Tasks for this exercise:
1. Who made DemonCrawl, according to the DemonCrawl review?
2. In the DemonCrawl review, revise the stretch from "So I figured" through "asked for one." so that "Steam sale" becomes "summer sale".

Source extract:
------------

DemonCrawl

I wanted to take things easy for this week’s review. I kinda wanted to play another RPG to solidify myself as that one person that plays indie RPGs, but well, I’ll be playing a bunch of short ones soon in the near future.

So I figured I should do something else and checked out DemonCrawl, by Therefore Games. A friend of mine played a bunch of it and the Steam sale was going on at the time, so hey, why not?

DemonCrawl is basically Minesweeper with a whole bunch of roguelike elements shoved in. If you somehow don’t know what Minesweeper is, it was a free puzzle game that came out with most computer. Well, I guess not anymore, since typing that into the Windows search bar now has the goddamn nerve to give me a web search as if I asked for one.

Minesweeper presents you with a grid of tiles. Click on a tile and it opens it up, with the possibility of opening a bunch of adjacent empty spaces. Spaces with a number on them indicate how many mines are near that particular space and clicking on a mine is an automatic loss. Your goal is to click through every non-mine space on the board.

Then, DemonCrawl comes along to add a bunch of RPG and roguelike elements onto it. Mines are now enemies and you have a health and defense stat, meaning that – especially early on – accidentally clicking on enemies isn’t an immediate loss. You can collect and buy equipment to bolster your defenses, and you can find passive items to influence your play or use active ones to turn the tide in your favor.

Sometimes you’ll find strangers within a board. The bubble boy blows bubbles all around, and anything that gets bubbled up can get carried across stages. This is insanely practical if you have a mercenary running around, which is an NPC you can pay to go around solving cells and killing the monsters in them.

Going into the game, you can choose a mastery to influence things. The starting one gives you a revive if you score enough points before death, while there’s stuff like barbarian that lets you murder strangers on sight if you can’t afford their services. To unlock more masteries and improve existing ones, you have to accomplish goals in the game. And to be honest, accomplishing a lot of them feels pretty luck based. For instance, the spy mastery is handy in that it shows off the number in some unopened tiles, but to get it you’re gonna have to luck into getting an item that lets you do that.

So, let’s talk about randomization. All roguelikes rely on a bit of randomization, but I truly think DemonCrawl’s RNG is too fucking random, with very little consideration for your current place in the game. I’ve frequently had healing doctors spawn in the first stage, when you wouldn’t need one or have the money to pay one, while they very rarely showed up in the late game when I actually needed them. I’ve had a few runs where barely any money spawned at all, making shops useless. Sometimes equipment was completely non-existent, with no drops, armor shops or blacksmitch strangers running around to help supply that.

And oh god, the items. There’s a bunch of useful items, but good luck getting synergies with the more situational ones because that shit’s never going to spawn. Cool, the Neoplasm adds mutations to my cankers. How do I get cankers? What does any of that mean? Beats me, dude. Hell, you’ll probably have no idea what cankers even are because this game just throws everything at you with no progression beyond bigger grids and stronger enemies. You will get overwhelmed by all these mechanics, especially with the enormous item pool.

------------

Dataset entries:
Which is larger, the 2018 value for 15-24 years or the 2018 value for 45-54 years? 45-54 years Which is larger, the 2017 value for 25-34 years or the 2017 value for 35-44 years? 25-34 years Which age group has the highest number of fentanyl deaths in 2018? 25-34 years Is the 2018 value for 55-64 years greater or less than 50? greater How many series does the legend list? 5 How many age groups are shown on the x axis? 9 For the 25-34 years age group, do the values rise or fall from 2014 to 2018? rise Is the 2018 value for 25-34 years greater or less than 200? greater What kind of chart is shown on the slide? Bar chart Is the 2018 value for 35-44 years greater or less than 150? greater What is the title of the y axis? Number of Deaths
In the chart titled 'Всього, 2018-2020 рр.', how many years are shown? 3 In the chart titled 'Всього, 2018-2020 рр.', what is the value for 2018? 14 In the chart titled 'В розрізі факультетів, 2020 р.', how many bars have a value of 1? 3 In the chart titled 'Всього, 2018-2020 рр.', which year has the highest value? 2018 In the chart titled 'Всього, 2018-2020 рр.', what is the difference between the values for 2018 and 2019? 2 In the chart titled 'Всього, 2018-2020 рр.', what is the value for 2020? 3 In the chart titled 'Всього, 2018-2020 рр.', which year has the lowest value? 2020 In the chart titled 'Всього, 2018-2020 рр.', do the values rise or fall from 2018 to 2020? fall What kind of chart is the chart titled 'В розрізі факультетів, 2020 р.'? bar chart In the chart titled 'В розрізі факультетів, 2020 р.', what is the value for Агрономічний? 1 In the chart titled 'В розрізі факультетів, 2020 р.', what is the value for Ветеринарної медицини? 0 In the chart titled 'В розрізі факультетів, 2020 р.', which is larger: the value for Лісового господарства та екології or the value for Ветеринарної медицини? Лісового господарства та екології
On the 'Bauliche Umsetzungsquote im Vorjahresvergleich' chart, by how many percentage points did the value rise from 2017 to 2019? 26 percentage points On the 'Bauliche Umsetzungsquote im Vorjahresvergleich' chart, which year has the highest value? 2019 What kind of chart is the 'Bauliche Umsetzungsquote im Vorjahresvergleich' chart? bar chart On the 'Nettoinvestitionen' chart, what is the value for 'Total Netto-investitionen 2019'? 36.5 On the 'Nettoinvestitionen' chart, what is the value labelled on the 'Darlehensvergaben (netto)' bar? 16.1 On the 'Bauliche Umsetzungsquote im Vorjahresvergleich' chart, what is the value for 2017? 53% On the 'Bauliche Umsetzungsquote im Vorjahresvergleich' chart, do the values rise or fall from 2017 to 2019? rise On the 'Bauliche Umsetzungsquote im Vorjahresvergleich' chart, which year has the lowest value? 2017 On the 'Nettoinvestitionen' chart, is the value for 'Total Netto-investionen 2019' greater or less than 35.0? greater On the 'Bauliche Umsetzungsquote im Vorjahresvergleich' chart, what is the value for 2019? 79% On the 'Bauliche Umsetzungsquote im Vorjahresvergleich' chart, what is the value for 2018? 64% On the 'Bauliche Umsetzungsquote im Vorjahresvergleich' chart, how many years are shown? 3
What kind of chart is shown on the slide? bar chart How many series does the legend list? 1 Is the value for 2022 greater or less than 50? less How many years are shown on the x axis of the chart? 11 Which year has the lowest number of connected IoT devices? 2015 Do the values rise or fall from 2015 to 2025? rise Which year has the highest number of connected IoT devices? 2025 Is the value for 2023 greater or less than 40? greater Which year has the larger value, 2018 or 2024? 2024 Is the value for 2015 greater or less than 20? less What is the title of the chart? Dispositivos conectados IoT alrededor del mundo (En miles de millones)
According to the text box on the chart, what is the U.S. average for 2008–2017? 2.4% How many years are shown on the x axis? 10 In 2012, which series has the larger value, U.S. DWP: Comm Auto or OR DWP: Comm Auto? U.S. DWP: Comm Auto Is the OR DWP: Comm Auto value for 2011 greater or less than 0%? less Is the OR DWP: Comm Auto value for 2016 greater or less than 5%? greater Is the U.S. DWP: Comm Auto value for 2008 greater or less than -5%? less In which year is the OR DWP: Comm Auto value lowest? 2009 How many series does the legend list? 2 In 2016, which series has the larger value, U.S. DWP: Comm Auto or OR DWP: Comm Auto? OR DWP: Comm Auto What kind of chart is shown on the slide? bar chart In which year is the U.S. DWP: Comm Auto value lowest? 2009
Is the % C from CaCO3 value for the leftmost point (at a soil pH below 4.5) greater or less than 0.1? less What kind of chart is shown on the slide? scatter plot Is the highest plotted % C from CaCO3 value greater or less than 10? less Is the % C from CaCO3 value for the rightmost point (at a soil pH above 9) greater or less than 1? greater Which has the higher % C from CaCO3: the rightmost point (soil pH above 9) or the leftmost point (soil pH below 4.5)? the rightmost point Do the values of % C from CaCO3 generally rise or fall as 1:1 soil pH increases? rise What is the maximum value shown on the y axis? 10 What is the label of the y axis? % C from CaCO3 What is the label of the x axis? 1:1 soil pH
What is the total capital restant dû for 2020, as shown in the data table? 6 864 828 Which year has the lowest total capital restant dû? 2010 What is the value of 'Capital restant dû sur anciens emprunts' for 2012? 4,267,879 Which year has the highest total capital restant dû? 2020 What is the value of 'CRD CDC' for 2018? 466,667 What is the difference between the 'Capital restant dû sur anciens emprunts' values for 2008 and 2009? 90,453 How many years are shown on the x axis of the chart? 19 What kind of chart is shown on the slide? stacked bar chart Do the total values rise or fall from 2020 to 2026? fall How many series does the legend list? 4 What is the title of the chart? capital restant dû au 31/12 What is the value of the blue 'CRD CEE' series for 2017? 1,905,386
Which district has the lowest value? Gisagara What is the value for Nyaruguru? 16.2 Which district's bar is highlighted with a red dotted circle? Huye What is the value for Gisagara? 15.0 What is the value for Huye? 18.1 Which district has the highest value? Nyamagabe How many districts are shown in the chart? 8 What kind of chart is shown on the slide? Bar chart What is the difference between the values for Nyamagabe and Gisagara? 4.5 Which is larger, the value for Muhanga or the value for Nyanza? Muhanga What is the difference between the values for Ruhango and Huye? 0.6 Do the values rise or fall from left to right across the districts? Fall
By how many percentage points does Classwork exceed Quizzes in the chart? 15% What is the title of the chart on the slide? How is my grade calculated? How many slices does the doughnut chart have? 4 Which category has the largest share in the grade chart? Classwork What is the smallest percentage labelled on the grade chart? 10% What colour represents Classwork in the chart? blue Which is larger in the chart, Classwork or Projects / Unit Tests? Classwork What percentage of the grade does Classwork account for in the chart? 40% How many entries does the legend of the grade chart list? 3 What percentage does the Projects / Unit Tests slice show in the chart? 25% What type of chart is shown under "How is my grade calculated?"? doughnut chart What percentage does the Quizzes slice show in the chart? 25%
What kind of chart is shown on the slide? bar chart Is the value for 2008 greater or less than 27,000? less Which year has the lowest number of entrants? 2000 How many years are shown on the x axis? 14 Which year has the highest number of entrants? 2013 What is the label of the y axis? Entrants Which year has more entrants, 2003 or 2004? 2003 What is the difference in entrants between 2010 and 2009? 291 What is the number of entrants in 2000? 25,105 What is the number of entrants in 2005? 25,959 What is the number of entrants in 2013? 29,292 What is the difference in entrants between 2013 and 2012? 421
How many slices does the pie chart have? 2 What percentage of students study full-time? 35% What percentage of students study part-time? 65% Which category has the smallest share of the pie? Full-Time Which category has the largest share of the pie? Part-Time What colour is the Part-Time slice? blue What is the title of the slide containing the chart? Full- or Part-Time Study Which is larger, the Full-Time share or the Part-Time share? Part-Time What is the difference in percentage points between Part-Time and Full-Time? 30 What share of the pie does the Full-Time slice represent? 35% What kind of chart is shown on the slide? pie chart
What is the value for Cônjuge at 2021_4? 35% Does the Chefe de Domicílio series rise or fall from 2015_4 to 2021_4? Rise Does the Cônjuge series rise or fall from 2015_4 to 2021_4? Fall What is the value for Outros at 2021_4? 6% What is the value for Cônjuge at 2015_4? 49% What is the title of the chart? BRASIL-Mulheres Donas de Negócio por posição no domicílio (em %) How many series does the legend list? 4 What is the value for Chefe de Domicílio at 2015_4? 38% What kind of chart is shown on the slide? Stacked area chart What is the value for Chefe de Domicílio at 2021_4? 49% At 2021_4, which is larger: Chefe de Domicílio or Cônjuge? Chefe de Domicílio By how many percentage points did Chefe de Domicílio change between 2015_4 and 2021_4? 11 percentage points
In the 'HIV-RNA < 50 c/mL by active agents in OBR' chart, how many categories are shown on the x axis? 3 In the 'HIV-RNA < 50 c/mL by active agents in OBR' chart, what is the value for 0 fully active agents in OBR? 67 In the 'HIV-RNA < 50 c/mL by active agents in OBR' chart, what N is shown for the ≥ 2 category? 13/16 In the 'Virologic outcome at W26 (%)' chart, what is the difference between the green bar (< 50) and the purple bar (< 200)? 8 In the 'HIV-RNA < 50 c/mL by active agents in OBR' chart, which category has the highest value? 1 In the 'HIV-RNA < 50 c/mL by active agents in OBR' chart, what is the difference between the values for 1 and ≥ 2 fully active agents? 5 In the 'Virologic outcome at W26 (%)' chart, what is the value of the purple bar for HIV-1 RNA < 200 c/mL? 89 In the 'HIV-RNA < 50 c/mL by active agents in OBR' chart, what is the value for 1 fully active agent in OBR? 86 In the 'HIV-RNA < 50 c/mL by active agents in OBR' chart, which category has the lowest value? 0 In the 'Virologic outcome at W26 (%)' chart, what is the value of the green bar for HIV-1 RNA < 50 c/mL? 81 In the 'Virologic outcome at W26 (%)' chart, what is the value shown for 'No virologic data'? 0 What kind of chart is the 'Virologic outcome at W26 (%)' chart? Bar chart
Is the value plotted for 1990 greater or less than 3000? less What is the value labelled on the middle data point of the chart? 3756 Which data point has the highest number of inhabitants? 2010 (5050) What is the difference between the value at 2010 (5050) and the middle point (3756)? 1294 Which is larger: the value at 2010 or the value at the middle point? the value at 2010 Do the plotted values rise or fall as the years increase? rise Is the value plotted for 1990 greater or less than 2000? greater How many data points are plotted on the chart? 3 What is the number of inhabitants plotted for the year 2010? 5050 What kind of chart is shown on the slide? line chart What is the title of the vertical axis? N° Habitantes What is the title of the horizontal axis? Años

------------

Answers by item:
1. Therefore Games

2.
So I figured I should do something else and checked out DemonCrawl, by Therefore Games. A friend of mine played a bunch of it and the summer sale was going on at the time, so hey, why not?

DemonCrawl is basically Minesweeper with a whole bunch of roguelike elements shoved in. If you somehow don’t know what Minesweeper is, it was a free puzzle game that came out with most computer. Well, I guess not anymore, since typing that into the Windows search bar now has the goddamn nerve to give me a web search as if I asked for one.